Sunday, August 14, 2011

The Unincorporated Man

The counterpart for education would be to "buy" a share in an individual's earning prospects: to advance him the funds needed to finance his training on condition that he agree to pay the lender a specified fraction of his future earnings. In this way, a lender would get back more than his initial investment from relatively successful individuals, which would compensate for the failure to recoup his original investment from the unsuccessful. There seems no legal obstacle to private contracts of this kind, even though they are economically equivalent to the purchase of a share in an individual's earning capacity and thus to partial slavery. - Milton Friedman, The Role of Government in Education

So begins The Unincorporated Man, by Dani Kollin & Eytan Kollin. You know when a book begins with a Friedman quote it is going to be interesting, and not exactly light reading. On that promise the Kollin brothers deliver.

The Kollin brothers that Friedman's idea and run with it, exploring the consequences of such a system. Just as micro-loans to the third world are perhaps the best way to help third world farmers and entrepreneurs, would not buying stock in such folks be even more beneficial.

This is the grand idea, would not owning stock in others thus harness the mighty engine of enlightened self interest? War would suddenly become unprofitable for example. You certainly don't want to go around shooting people you own stock in after all.

The down side is naturally that your investors expect a good return on their investment. Now as you save you can buy your stock back and get more control over your life, but as you become more successful your stock will naturally rise in price...

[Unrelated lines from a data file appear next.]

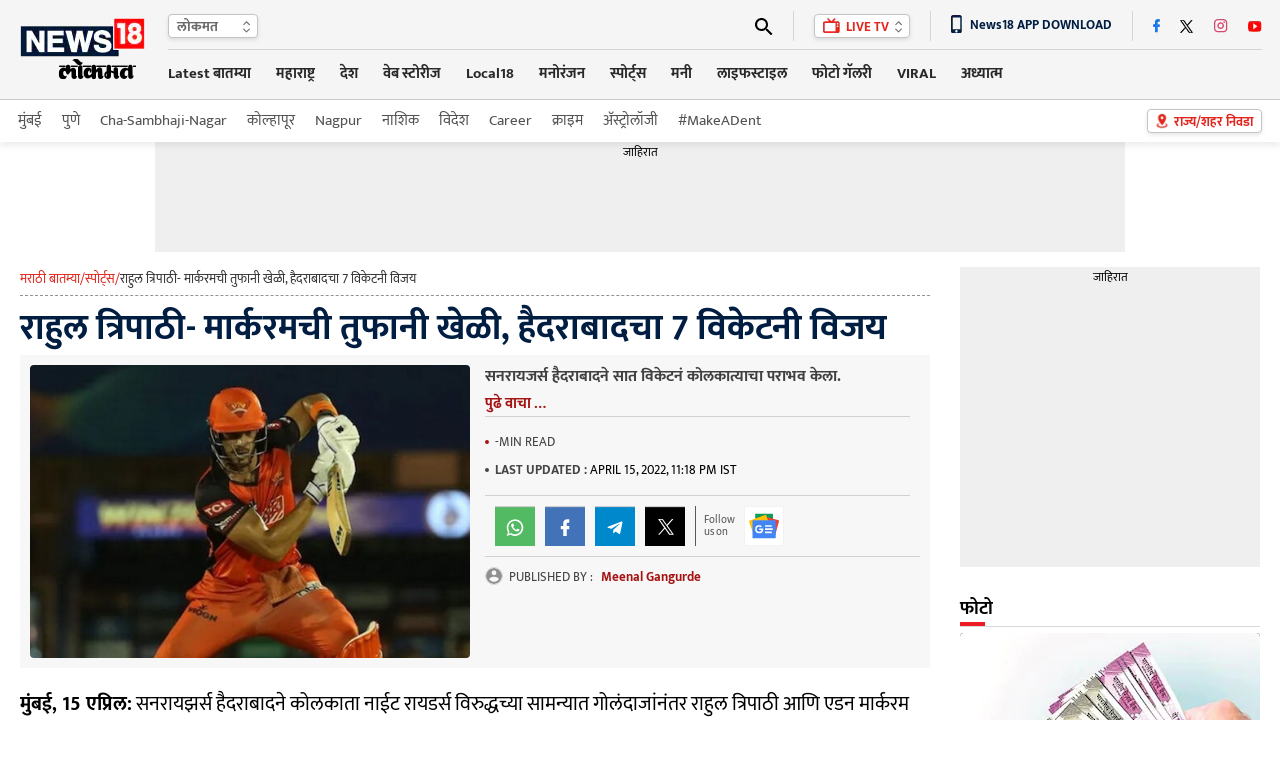

--- FILE ---
content_type: text/html; charset=utf-8
request_url: https://www.google.com/recaptcha/api2/aframe
body_size: 183
content:
<!DOCTYPE HTML><html><head><meta http-equiv="content-type" content="text/html; charset=UTF-8"></head><body><script nonce="zrb9iV_y4YXjft56s3nyvw">/** Anti-fraud and anti-abuse applications only. See google.com/recaptcha */ try{var clients={'sodar':'https://pagead2.googlesyndication.com/pagead/sodar?'};window.addEventListener("message",function(a){try{if(a.source===window.parent){var b=JSON.parse(a.data);var c=clients[b['id']];if(c){var d=document.createElement('img');d.src=c+b['params']+'&rc='+(localStorage.getItem("rc::a")?sessionStorage.getItem("rc::b"):"");window.document.body.appendChild(d);sessionStorage.setItem("rc::e",parseInt(sessionStorage.getItem("rc::e")||0)+1);localStorage.setItem("rc::h",'1769240684954');}}}catch(b){}});window.parent.postMessage("_grecaptcha_ready", "*");}catch(b){}</script></body></html>

--- FILE ---
content_type: image/svg+xml
request_url: https://images.news18.com/dlxczavtqcctuei/news18/static/images/bylinimg.svg?impolicy=website&width=42&height=42
body_size: 135
content:
<svg xmlns="http://www.w3.org/2000/svg" width="29.953" height="29.953" viewBox="0 0 29.953 29.953">
  <path id="Path_65" data-name="Path 65" d="M18-2.672a11.1,11.1,0,0,1-5.168-1.371A10.947,10.947,0,0,1,9-7.523q.281-2.25,3.375-3.445A15.77,15.77,0,0,1,18-12.164a15.77,15.77,0,0,1,5.625,1.2Q26.719-9.773,27-7.523a10.947,10.947,0,0,1-3.832,3.48A11.1,11.1,0,0,1,18-2.672Zm0-21.3a4.293,4.293,0,0,1,3.164,1.266,4.336,4.336,0,0,1,1.266,3.2,4.336,4.336,0,0,1-1.266,3.2A4.293,4.293,0,0,1,18-15.047a4.293,4.293,0,0,1-3.164-1.266,4.336,4.336,0,0,1-1.266-3.2,4.336,4.336,0,0,1,1.266-3.2A4.293,4.293,0,0,1,18-23.977Zm0-4.5A14.887,14.887,0,0,0,7.383-24.117,14.887,14.887,0,0,0,3.023-13.5,14.887,14.887,0,0,0,7.383-2.883,14.887,14.887,0,0,0,18,1.477,14.887,14.887,0,0,0,28.617-2.883,14.887,14.887,0,0,0,32.977-13.5a14.82,14.82,0,0,0-4.395-10.617A14.927,14.927,0,0,0,18-28.477Z" transform="translate(-3.023 28.477)" fill="#909090"/>
</svg>


--- FILE ---
content_type: application/javascript; charset=utf-8
request_url: https://fundingchoicesmessages.google.com/f/AGSKWxXh8Q7K59XnsElozGHJMuBdHspigtnzu3qDsDfBFkFdrmZGp5UUhENx3_LYJYpN1eiC-rX0GG5NC69d1Ra-zi0g041grEQuA_sRoMtOpdWyJX6L7gE4-emjj-waSfAt5j27Mje73KYUQMNneTiSDhX7l4z48KZ6x8rmJzkiSHhaNbHsNxd41uBXjQE7/_/adsquareleft./bannerinc._adchoices./900x130_/adbriteincright.
body_size: -1289
content:
window['26d9c994-af61-40d8-8d5e-ea33c0015902'] = true;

Enter into this world one Justin Cord, wealthy industrialist who had himself cryogenicly frozen when dying of cancer. He's from 300 years in the past, and older than the concept of personal incorporation. He IS the Unincorporated Man.

4 out of 5 stars. 5 for concept and 3 for execution. Lots of reviews say it reads like Heinlein, but it really doesn't. (Varley reads like Heinlein.) This novel reads more like someone tossed Asimov and Rand books into a blender but poured out the resulting mix while still a bit lumpy. It starts out well and ends well, but slows down quite a bit 2/3 of the way through.

And yes, I know this review is late, and everyone else read it last year. I picked up my copy at last year's CopperCon, (signed by Dani & Eytan) but these days it seems I only read while on business trips, and I haven't had to travel for the new job until last week.